Short descriptive text snippets:
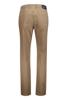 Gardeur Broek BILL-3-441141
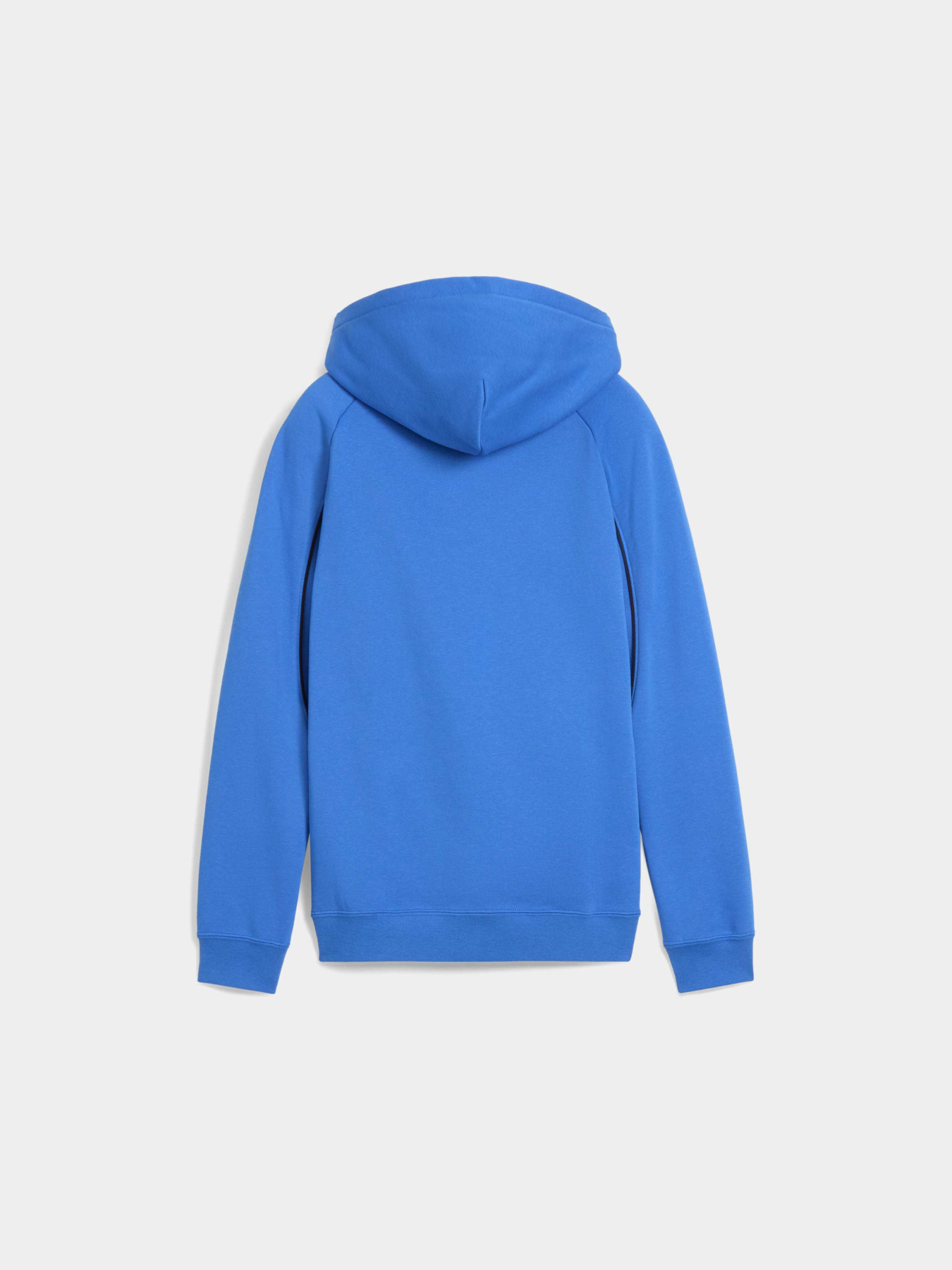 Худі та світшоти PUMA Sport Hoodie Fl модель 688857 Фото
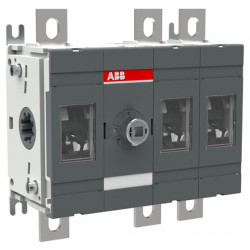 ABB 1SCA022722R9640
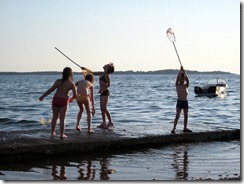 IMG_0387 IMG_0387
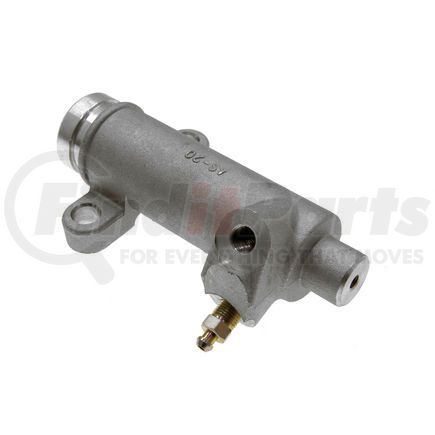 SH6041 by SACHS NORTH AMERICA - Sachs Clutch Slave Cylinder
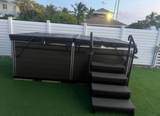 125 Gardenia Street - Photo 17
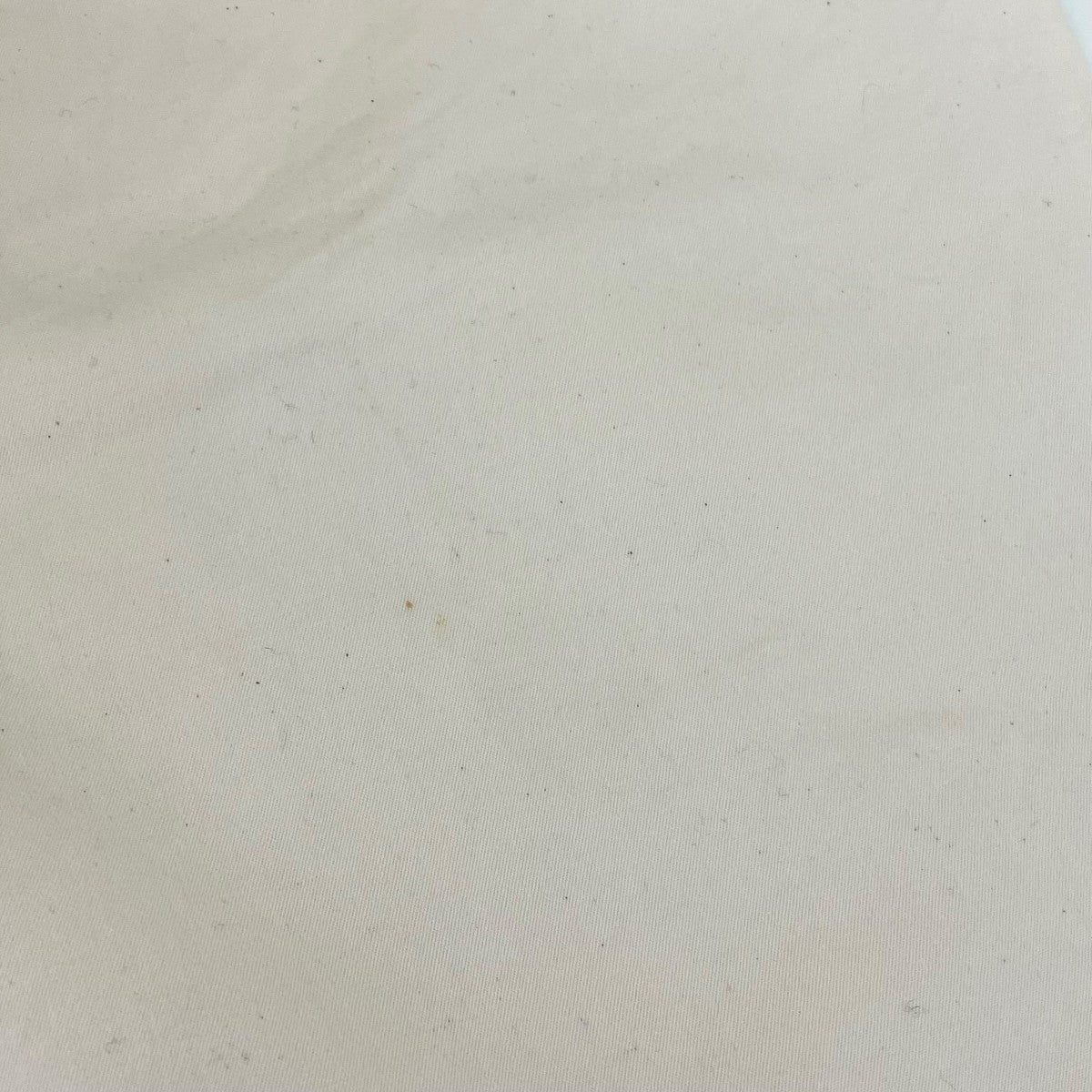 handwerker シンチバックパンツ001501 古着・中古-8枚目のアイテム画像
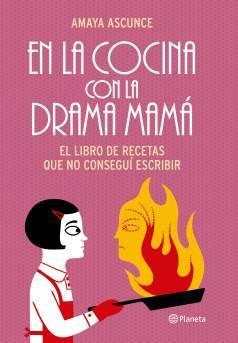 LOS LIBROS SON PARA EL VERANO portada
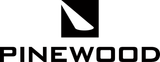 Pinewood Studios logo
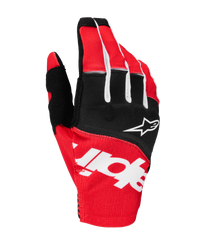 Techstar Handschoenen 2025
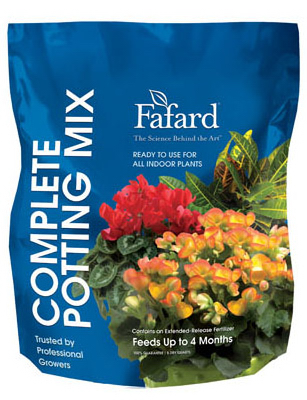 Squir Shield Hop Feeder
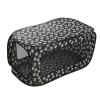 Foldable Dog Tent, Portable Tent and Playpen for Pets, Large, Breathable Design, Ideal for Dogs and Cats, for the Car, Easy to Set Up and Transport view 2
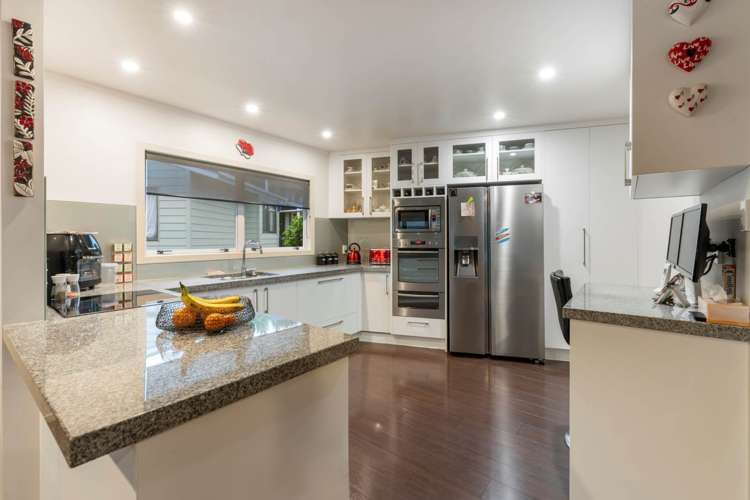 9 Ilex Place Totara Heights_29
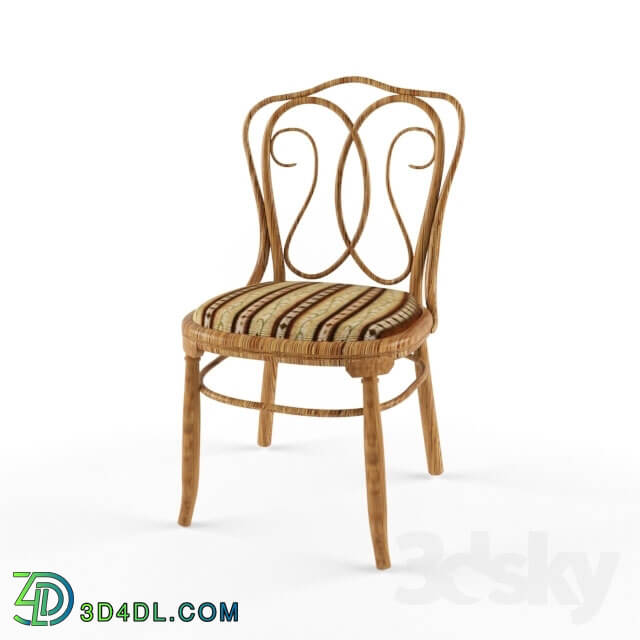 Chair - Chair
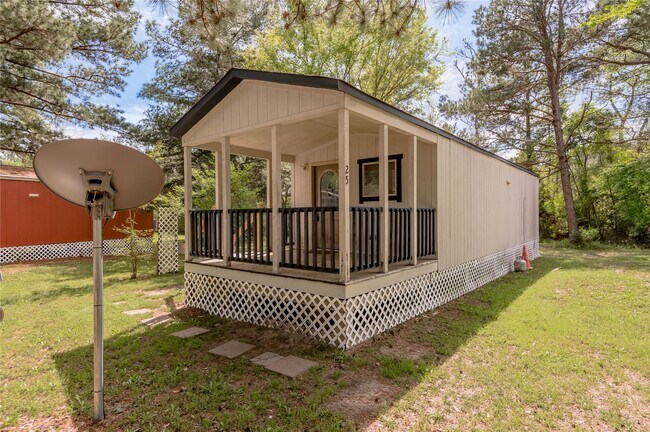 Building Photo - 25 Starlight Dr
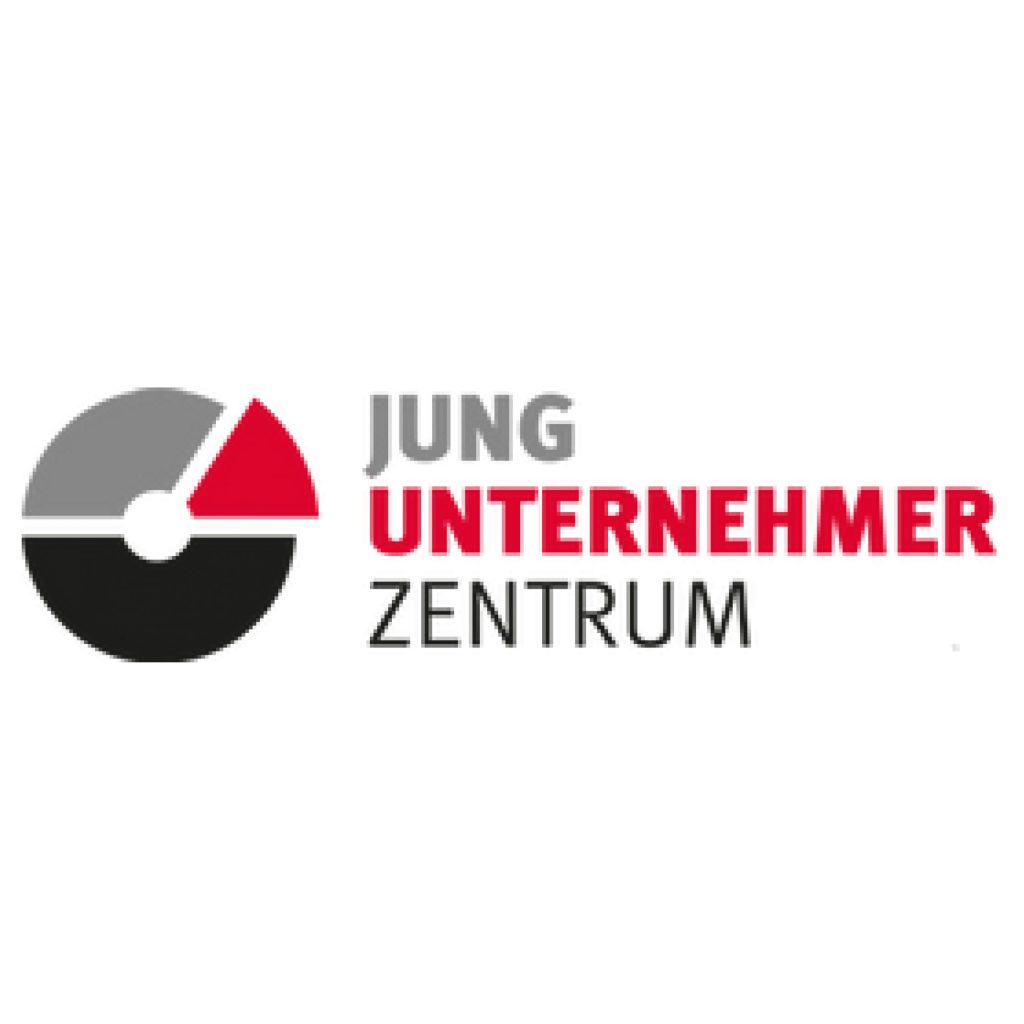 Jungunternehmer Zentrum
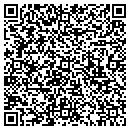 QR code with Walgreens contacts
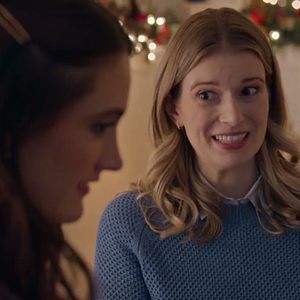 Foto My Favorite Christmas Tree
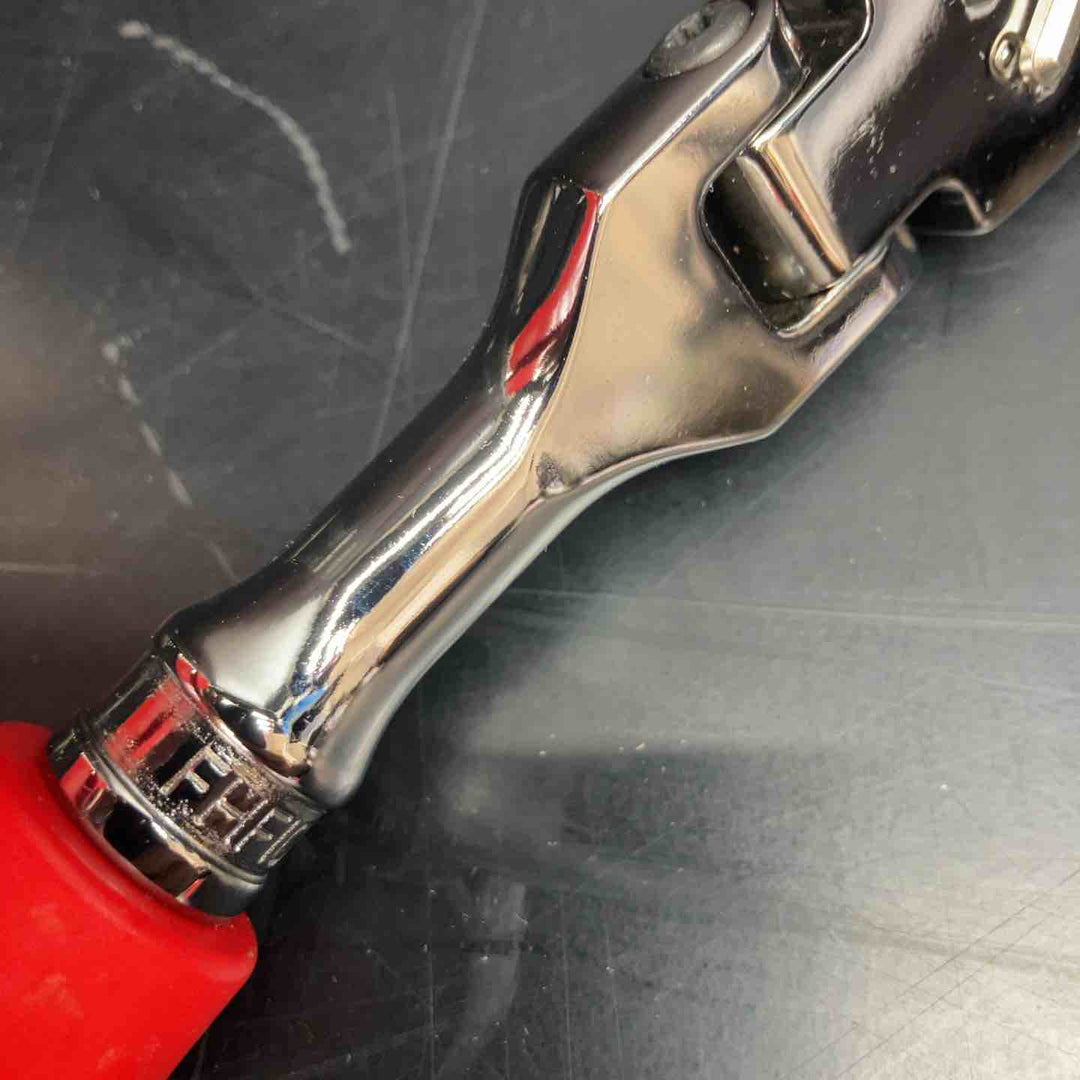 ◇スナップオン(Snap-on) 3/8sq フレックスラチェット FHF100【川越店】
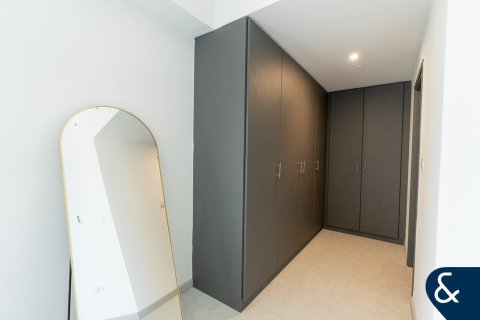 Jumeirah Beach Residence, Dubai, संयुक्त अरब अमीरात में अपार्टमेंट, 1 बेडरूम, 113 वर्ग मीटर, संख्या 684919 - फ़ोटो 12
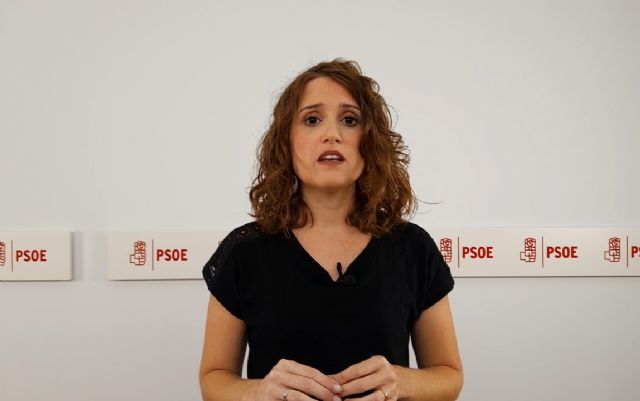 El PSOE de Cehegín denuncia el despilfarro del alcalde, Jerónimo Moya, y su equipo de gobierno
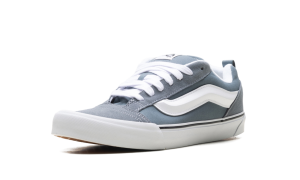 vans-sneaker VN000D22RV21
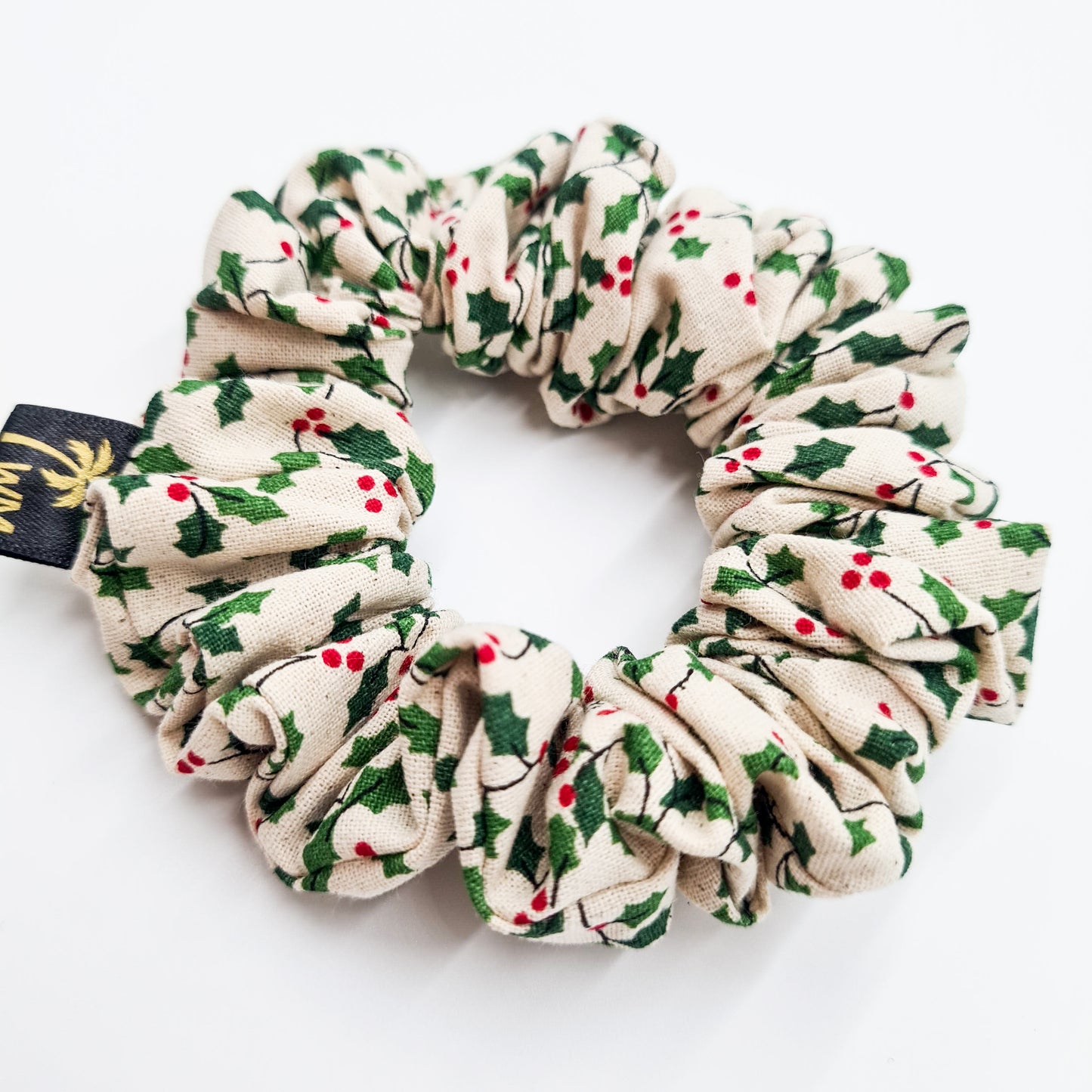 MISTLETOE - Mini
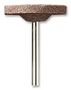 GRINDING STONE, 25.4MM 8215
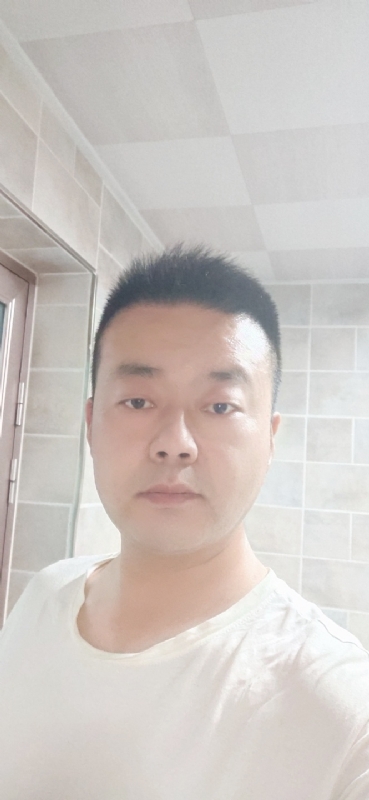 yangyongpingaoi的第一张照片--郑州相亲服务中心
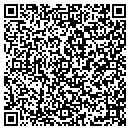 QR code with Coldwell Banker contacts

> [Problem to solve]: Reproduce all of the material above word for word, leaving out the pictures.

> [Answer to this task]:
 Gardeur Broek BILL-3-441141
 Худі та світшоти PUMA Sport Hoodie Fl модель 688857 Фото
 ABB 1SCA022722R9640
 IMG_0387 IMG_0387
 SH6041 by SACHS NORTH AMERICA - Sachs Clutch Slave Cylinder
 125 Gardenia Street - Photo 17
 handwerker シンチバックパンツ001501 古着・中古-8枚目のアイテム画像
 LOS LIBROS SON PARA EL VERANO portada
 Pinewood Studios logo
 Techstar Handschoenen 2025
 Squir Shield Hop Feeder
 Foldable Dog Tent, Portable Tent and Playpen for Pets, Large, Breathable Design, Ideal for Dogs and Cats, for the Car, Easy to Set Up and Transport view 2
 9 Ilex Place Totara Heights_29
 Chair - Chair
 Building Photo - 25 Starlight Dr
 Jungunternehmer Zentrum
 QR code with Walgreens contacts
 Foto My Favorite Christmas Tree
 ◇スナップオン(Snap-on) 3/8sq フレックスラチェット FHF100【川越店】
 Jumeirah Beach Residence, Dubai, संयुक्त अरब अमीरात में अपार्टमेंट, 1 बेडरूम, 113 वर्ग मीटर, संख्या 684919 - फ़ोटो 12
 El PSOE de Cehegín denuncia el despilfarro del alcalde, Jerónimo Moya, y su equipo de gobierno
 vans-sneaker VN000D22RV21
 MISTLETOE - Mini
 GRINDING STONE, 25.4MM 8215
 yangyongpingaoi的第一张照片--郑州相亲服务中心
 QR code with Coldwell Banker contacts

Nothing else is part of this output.